— Text under study —
↓↓↓
The winner of this year’s For-Profit Award went to Quest Karate in Long Valley, which started an adapted karate program with Matheny Medical and Education Center in the summer of 2004 led by Tom Kately, owner and head instructor of Quest Karate. On a weekly basis, Quest Karate runs practice for 10 of Matheny’s students. Staff adapt the karate moves to suit each student’s needs and abilities. The students learn basic karate moves, and at the same time enhance self-discipline and self-esteem.
Alvin Slootsky Exemplary Recreation Lifestyle for an Individual Award
This Alvin Slootsky Exemplary Recreation Lifestyle for an Individual Award is awarded to an individual with a disability who exemplifies a lifestyle enriched through participation in recreation experiences, and who by that participation, has enriched the lives of others.
This year’s honoree was Clarinda Marie Brueck, a teacher, record-breaking athlete and amputee from Fairview. Clarinda teaches physical education and science classes, and coaches a number of sports at Lincoln School in Fairview. Besides her successful educational and professional endeavors, Clarinda has participated in marathons, triathlons, biathlons and iron man competitions for over 20 years. In the Ironman World Competition in Hawaii in 1997, she was the first female amputee to finish. Her accomplishments are enviable for any athlete, with or without a disability.
↑↑↑
— Task goal —
Return the full awards text word for word, changing nothing. Rely on the awards text alone and on no outside knowledge.

— Available data —
↓↓↓
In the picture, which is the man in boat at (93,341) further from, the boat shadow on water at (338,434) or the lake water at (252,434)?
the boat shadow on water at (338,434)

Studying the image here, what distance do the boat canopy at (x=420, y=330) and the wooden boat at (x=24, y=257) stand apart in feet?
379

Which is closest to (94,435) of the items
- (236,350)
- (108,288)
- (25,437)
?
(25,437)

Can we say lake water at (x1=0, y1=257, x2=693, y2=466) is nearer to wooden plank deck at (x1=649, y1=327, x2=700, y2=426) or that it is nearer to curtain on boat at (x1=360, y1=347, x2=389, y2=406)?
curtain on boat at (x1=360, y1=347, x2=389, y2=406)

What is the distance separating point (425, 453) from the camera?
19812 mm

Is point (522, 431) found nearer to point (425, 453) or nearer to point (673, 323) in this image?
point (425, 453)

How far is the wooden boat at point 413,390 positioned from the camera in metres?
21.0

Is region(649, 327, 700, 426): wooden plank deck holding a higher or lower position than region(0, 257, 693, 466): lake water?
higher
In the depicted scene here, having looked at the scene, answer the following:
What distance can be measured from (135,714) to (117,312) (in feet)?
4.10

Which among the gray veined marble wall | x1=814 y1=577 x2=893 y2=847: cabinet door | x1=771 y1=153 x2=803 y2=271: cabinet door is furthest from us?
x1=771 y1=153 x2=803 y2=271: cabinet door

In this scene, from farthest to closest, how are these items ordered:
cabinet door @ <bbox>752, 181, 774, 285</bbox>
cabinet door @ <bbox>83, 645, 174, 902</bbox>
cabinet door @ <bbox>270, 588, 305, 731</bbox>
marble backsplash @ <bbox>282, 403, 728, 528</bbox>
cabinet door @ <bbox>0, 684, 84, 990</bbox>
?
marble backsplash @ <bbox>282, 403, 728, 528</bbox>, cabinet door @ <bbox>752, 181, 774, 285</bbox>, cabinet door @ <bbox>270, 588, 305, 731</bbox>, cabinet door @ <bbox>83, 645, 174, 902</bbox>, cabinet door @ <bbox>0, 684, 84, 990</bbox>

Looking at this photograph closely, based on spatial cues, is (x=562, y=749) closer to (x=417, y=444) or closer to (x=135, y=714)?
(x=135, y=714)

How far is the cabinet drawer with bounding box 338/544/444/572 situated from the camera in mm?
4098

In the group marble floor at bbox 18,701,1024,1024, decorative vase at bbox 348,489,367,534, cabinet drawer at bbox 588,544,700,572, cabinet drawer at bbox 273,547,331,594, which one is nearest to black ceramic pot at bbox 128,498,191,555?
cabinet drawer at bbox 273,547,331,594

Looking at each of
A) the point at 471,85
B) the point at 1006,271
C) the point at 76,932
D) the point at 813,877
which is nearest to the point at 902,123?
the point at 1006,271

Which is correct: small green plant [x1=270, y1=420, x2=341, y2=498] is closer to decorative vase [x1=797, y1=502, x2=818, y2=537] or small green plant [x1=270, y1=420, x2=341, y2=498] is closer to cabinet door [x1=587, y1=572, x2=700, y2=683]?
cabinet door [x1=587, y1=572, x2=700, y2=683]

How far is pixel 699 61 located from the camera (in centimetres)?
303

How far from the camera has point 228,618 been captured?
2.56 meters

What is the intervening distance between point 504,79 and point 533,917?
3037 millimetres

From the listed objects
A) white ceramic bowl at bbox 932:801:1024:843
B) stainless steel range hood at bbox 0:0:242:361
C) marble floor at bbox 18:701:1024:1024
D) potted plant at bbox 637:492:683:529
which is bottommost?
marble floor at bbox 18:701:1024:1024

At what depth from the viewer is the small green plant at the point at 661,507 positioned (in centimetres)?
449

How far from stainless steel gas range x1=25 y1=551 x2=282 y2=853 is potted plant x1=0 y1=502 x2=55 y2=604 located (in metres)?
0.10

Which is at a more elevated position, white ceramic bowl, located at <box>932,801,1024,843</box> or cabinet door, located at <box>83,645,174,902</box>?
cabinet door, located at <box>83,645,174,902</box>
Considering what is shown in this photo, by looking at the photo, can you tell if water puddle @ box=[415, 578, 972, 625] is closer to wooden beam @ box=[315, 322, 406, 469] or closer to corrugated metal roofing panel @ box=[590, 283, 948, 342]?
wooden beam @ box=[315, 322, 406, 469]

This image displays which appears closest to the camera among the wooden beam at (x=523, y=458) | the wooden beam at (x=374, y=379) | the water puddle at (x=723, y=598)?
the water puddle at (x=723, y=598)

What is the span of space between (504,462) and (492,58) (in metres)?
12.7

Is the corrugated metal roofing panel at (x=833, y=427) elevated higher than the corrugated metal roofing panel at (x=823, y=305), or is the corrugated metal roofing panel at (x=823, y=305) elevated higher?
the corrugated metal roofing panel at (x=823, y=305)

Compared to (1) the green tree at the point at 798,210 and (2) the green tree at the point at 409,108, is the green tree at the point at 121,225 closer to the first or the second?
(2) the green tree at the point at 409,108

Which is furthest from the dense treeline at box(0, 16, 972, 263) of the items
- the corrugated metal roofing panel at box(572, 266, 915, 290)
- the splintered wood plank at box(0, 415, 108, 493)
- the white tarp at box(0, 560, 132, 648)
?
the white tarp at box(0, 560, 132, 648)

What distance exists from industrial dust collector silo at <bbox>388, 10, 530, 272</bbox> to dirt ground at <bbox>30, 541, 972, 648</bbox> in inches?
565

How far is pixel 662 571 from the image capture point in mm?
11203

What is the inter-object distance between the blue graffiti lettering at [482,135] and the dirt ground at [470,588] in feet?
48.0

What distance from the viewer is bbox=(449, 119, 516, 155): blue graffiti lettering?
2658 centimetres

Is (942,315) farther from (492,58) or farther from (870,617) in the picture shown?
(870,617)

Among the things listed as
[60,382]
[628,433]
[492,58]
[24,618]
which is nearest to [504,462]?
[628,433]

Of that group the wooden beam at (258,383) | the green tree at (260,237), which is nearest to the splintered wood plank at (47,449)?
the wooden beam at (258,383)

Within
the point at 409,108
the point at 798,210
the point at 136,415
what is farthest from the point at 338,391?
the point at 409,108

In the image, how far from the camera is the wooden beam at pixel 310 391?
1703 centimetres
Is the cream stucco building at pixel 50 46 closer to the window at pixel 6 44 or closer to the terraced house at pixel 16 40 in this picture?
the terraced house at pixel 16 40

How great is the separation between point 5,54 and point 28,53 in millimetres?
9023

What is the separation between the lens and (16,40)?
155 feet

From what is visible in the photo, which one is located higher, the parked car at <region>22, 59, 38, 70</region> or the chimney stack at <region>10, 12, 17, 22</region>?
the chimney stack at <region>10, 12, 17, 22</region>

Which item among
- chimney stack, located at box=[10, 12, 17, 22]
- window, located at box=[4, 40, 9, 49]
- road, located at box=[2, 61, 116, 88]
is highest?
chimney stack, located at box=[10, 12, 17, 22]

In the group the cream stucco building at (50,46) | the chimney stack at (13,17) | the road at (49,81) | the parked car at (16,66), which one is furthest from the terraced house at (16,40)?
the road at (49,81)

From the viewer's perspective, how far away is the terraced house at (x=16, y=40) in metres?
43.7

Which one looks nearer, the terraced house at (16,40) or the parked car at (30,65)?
↑↑↑
— Exercise answer —
The winner of this year’s For-Profit Award went to Quest Karate in Long Valley, which started an adapted karate program with Matheny Medical and Education Center in the summer of 2004 led by Tom Kately, owner and head instructor of Quest Karate. On a weekly basis, Quest Karate runs practice for 10 of Matheny’s students. Staff adapt the karate moves to suit each student’s needs and abilities. The students learn basic karate moves, and at the same time enhance self-discipline and self-esteem.
Alvin Slootsky Exemplary Recreation Lifestyle for an Individual Award
This Alvin Slootsky Exemplary Recreation Lifestyle for an Individual Award is awarded to an individual with a disability who exemplifies a lifestyle enriched through participation in recreation experiences, and who by that participation, has enriched the lives of others.
This year’s honoree was Clarinda Marie Brueck, a teacher, record-breaking athlete and amputee from Fairview. Clarinda teaches physical education and science classes, and coaches a number of sports at Lincoln School in Fairview. Besides her successful educational and professional endeavors, Clarinda has participated in marathons, triathlons, biathlons and iron man competitions for over 20 years. In the Ironman World Competition in Hawaii in 1997, she was the first female amputee to finish. Her accomplishments are enviable for any athlete, with or without a disability.